Ne yazmam gerektiğini bilmiyorum aslında, sadece kalemi elime almam gerektiğini düşündüm ve işte buradayım. Kalbim acıyı hissediyor hala demek ki yaşıyorum, demek ki hala umut var bu aşk için..
Ben savaşa yenilgiyle mi başladım acaba? Çok severek, bitmesinden, gitmesinden korkarak.. Bir adama tüm varlığını vererek yanlış mı yaptım?

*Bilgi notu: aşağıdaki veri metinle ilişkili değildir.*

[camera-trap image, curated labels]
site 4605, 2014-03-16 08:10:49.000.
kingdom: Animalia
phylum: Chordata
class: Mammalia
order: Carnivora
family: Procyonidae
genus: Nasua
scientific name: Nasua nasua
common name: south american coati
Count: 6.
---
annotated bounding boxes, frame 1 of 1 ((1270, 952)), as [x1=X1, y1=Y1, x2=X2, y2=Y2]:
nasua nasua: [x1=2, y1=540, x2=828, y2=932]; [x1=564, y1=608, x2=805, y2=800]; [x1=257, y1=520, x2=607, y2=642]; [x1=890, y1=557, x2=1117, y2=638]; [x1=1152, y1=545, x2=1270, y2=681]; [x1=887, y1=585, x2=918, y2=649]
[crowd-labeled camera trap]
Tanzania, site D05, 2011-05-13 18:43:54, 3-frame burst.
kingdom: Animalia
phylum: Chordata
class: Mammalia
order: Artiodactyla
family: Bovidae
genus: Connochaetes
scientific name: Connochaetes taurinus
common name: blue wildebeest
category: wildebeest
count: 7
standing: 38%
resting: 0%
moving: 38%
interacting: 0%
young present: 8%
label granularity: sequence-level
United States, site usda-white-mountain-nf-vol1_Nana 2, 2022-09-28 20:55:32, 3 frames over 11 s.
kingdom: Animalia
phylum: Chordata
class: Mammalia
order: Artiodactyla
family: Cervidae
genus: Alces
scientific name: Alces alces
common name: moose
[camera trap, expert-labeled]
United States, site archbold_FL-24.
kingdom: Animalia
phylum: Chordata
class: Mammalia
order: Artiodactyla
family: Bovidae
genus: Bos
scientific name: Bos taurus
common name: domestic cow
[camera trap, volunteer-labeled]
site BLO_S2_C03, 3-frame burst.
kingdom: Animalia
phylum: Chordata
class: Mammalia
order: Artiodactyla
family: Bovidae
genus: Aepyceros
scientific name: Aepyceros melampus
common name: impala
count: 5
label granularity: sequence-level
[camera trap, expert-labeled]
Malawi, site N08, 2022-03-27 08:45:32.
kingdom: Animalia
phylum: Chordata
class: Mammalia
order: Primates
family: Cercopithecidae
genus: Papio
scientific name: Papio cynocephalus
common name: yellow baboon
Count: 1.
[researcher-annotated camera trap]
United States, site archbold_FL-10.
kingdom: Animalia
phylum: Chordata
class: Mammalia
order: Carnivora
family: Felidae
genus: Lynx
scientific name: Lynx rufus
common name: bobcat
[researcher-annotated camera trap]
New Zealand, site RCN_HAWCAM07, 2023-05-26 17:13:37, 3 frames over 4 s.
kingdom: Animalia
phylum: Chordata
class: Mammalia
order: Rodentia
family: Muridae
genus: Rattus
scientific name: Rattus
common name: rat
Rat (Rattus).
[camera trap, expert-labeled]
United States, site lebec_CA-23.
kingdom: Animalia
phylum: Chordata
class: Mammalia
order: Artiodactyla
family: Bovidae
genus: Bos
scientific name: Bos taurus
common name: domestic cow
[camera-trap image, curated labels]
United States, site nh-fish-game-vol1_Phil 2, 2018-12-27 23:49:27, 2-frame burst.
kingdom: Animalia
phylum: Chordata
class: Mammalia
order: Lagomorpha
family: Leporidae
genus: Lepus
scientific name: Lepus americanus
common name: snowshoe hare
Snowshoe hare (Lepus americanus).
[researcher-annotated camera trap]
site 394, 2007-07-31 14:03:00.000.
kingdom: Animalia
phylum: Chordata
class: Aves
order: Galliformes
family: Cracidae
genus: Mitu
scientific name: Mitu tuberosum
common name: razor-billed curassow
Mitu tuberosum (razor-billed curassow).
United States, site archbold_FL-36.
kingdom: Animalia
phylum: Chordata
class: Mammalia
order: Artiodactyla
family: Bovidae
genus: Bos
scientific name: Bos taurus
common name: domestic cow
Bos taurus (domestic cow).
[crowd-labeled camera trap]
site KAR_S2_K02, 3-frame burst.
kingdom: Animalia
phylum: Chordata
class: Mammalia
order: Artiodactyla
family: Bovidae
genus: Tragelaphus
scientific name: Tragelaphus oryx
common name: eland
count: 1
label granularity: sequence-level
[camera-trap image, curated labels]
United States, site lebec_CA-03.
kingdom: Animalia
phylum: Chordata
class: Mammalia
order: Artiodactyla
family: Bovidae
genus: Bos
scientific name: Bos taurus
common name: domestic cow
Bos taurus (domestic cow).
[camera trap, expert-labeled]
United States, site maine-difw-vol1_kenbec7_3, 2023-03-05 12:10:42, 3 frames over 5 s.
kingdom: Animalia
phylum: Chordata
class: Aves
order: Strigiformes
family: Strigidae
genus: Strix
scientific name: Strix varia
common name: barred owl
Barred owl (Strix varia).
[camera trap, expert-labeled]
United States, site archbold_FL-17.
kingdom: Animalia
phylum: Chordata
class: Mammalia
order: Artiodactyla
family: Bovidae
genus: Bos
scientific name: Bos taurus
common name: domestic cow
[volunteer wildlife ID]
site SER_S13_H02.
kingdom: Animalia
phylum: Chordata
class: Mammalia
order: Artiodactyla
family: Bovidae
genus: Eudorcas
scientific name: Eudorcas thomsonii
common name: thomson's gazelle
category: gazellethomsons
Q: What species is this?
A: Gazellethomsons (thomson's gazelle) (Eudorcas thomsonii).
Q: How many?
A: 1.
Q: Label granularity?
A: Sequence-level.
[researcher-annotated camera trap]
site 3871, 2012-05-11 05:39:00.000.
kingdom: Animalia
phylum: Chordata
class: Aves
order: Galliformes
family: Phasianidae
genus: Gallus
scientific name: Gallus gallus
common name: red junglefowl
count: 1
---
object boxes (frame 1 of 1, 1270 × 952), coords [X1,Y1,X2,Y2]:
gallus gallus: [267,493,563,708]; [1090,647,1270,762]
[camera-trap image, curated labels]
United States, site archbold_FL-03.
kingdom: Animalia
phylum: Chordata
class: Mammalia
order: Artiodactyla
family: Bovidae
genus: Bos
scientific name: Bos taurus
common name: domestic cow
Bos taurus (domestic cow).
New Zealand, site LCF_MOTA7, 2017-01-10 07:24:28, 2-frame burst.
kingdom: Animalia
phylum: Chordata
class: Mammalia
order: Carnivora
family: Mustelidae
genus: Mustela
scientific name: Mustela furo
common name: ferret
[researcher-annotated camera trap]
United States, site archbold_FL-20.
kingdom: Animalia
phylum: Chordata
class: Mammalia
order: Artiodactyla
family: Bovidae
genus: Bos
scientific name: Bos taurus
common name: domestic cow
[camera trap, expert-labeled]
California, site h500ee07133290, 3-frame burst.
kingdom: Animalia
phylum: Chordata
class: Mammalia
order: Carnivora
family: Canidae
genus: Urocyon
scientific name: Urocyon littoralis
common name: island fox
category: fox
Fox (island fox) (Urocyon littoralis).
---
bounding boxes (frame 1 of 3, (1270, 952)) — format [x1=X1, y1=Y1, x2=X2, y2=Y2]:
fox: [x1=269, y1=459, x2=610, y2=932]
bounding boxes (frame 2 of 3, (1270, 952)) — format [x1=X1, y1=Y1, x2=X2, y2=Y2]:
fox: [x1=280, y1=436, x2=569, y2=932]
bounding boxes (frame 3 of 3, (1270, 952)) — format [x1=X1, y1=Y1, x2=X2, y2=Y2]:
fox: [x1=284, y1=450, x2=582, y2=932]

Kalbim ''Yapmadın..'' diyor..
Yapmadım ben yanlış, sevmek yanlış değil ki bu hayatta. Aşık olmak en doğru şey işte. Sevenler anlar beni aşk savaş değil ki, özlem bir savaş , aşk için verdiğiniz. Özlem kazanmak üzere bende ve ben bunu istemiyorum ki.. İnsan vazgeçmek ister mi dudaklarında huzur bulduğu adamdan. Ben istemiyorum işte. Küçük bir çocuk misali ağlayarak istemiyorum istemiyorum diye göz yaşlarımı silmek istiyorum, alt dudağımı büzüp inatçı bir küçük kız çocuğu olmak istiyorum.. Göz yaşı döküp, olgunca yenilgiyi kabul eden büyük bir kadın olmak istemiyorum daha.. Ben o saçları yandan örgülü inatçı küçük kız çocuğu olacağım..
Sevdiğinin elinden tutmalı, kalbiyle birlikte..
Savaş meydanında pes etmek yok, ölene kadar devam küçük kız..
ŞİMDİ OKUDUĞUN
Sonbaharda doğanların hikayesi..
Short Story''Yaprak sıkılmıştı ağaçtan, bahaneydi sonbahar..'' Bu kitap yazarı tarafından sevdiği adama doğum günü hediyesi olarak yazılmaktadır, küçük bir kadın başardı minik ellerine kocaman dünyayı sığdırmayı.. Siz neden yapamayasınız ki? Sadece okusanız bi...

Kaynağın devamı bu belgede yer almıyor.